My dad’s dad was loud and boisterous; an engineer who loved music and theater, especially when he was starring in it. He would play jazz and swing at top volume in the downstairs of the house in Freeport, Illinois, whistling and scatting to the music. Family stories abounded about his brilliance. He was ambidextrous and could write two different sentences at the same time. I remember one Christmas as a child, I woke up around midnight and snuck downstairs. My grandfather was in our front room and the television was on, and it was now in color. Such was the legend of my grandpa’s amazing abilities, I imagined he had turned our black and white television into a color one.

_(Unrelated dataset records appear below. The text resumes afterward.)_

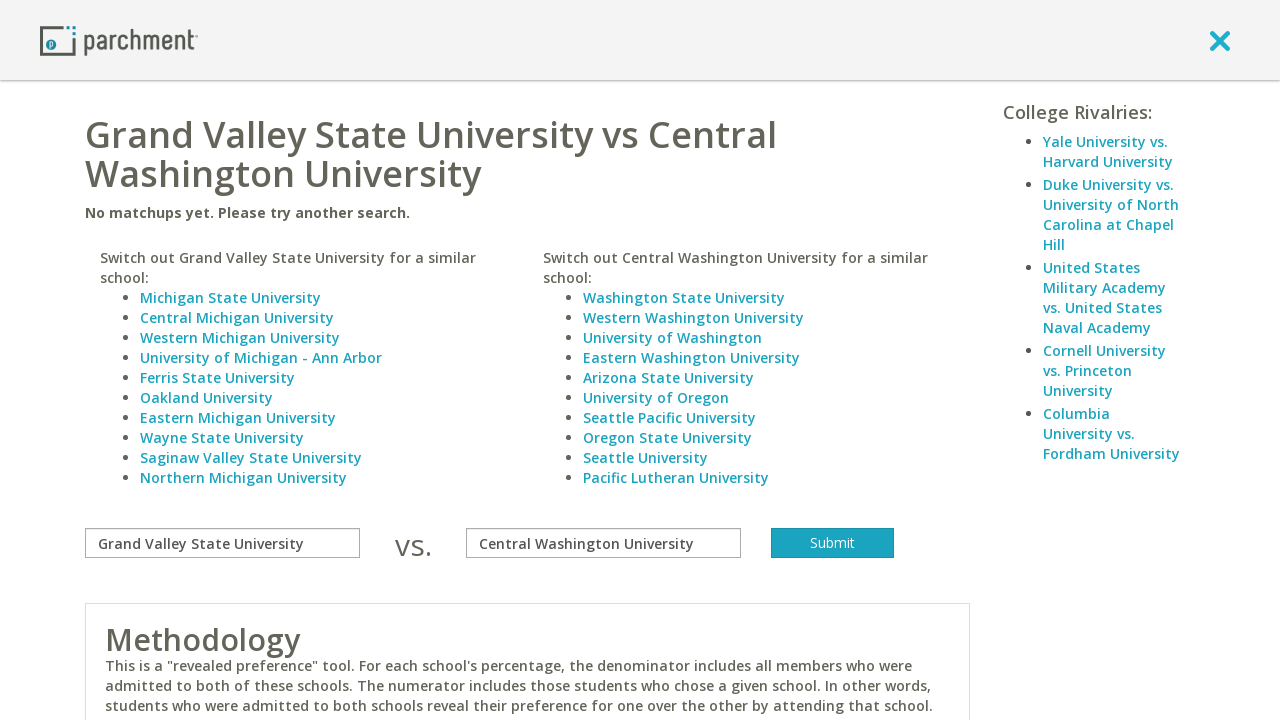

--- FILE ---
content_type: application/javascript
request_url: https://www.parchment.com/c/asset/js/views/EndlessInputView.js?v=60
body_size: 3324
content:
(function($) {
    window.EndlessInputView = BaseView.extend({

        events : {
            'click [name="remove"]'    : 'actionRemove',
            'keyup input[type="text"]' : 'actionTextChange'
        },

        initialize : function (options) {
            this._super('initialize', [options]);
            this.field = new EndlessInputFieldView;
            this.ensureBlankFieldPresent();
            this.update();
        },

        add : function (name, value, focus) {
            focus = typeof focus == "undefined" ? true : focus;

            name = name || this.options.name || 'endless-default[]';
            value = value || this.options.value || '';

            this.field.setName(name);
            this.field.setValue(value);
            this.field.render();

            var field = this.field.$el.children('div').clone();
            this.$el.append(field);
            this.update();
            if (focus) {
                field.find('input[type="text"]').focus();
            }
        },

        remove : function (index) {
            $(this.getFields().get(index)).remove();
            this.update();
        },

        getFields : function () {
            return this.$el.children().attr('endless-input-field','1');
        },

        update : function () {
            var fields = this.getFields();
            if (fields.length == 1) {
                fields.find('[name="remove"]').attr('disabled','disabled');
            } else {
                fields.find('[name="remove"]').removeAttr('disabled');
            }
        },

        /**
         * Ensure there is a blank field available to the user
         */
        ensureBlankFieldPresent : function () {
            var fields = this.getFields();
            if (fields.length  < 1 || fields.eq(fields.length - 1).find('input[type="text"]').val().length > 0) {
                this.add(null, null, false);
            }
        },

        actionRemove : function (e) {
            var parent = this;
            var fields = this.getFields();
            var target = $(e.currentTarget).parents('[endless-input-field]');
            var i = fields.index(target);
            if (i >= 0) {
                this.remove(i);
            }
        },

        actionTextChange : function (e) {
            if (e.keyCode == 13) {
                var fields = this.getFields();
                var target = $(e.currentTarget).parents('[endless-input-field]');
                var i = fields.index(target);
                if (i >= fields.length - 1) {
                    this.add();
                } else {
                    fields.eq(i + 1).find('input[type="text"]').focus();
                }
            } else {
                this.ensureBlankFieldPresent();
            }
        }
    });

    var EndlessInputFieldView = BaseView.extend({

        templateUrl : '/asset/Parchment.Common/templates/endless_input_field.html',

        setName : function (name) {
            this._data.name = name;
        },

        setValue : function (value) {
            this._data.value = value;
        }
    });
})(jQuery);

My grandmother got Lou Gehrig’s disease when she was about 70. She slowly became paralyzed from the feet up, and my grandfather became her fulltime caretaker. He’d set her up in a chair at 5 p.m. for their habitual evening cocktail.  A scotch sour for my grandmother and a whiskey sour for him.  He’d put a straw in my grandmother’s glass so that she could drink it without help. She hated being dependent.  By the end, my grandfather had to help my grandma with the slightest thing.  She’d wake him in the middle of the night to help her move her legs into different position because they’d become painful. Over time, he had ceded the center of attention to her and moved himself to the background.

My own father too is becoming an ‘old man’. (Sorry, there’s no way around it, Dad). With age, his kindness also grows. He’s been there for me on countless occasions, when I couldn’t tell anyone else what was going on with me. I love to watch him with my kids, his patience and sweetness expanding with the years as he settles into his age.

So this little post is dedicated to these men and all the other ‘old men,’ the salt of the earth, who’ve passed through my life in one way or another, expecting nothing in return, and making the world a kinder and gentler place.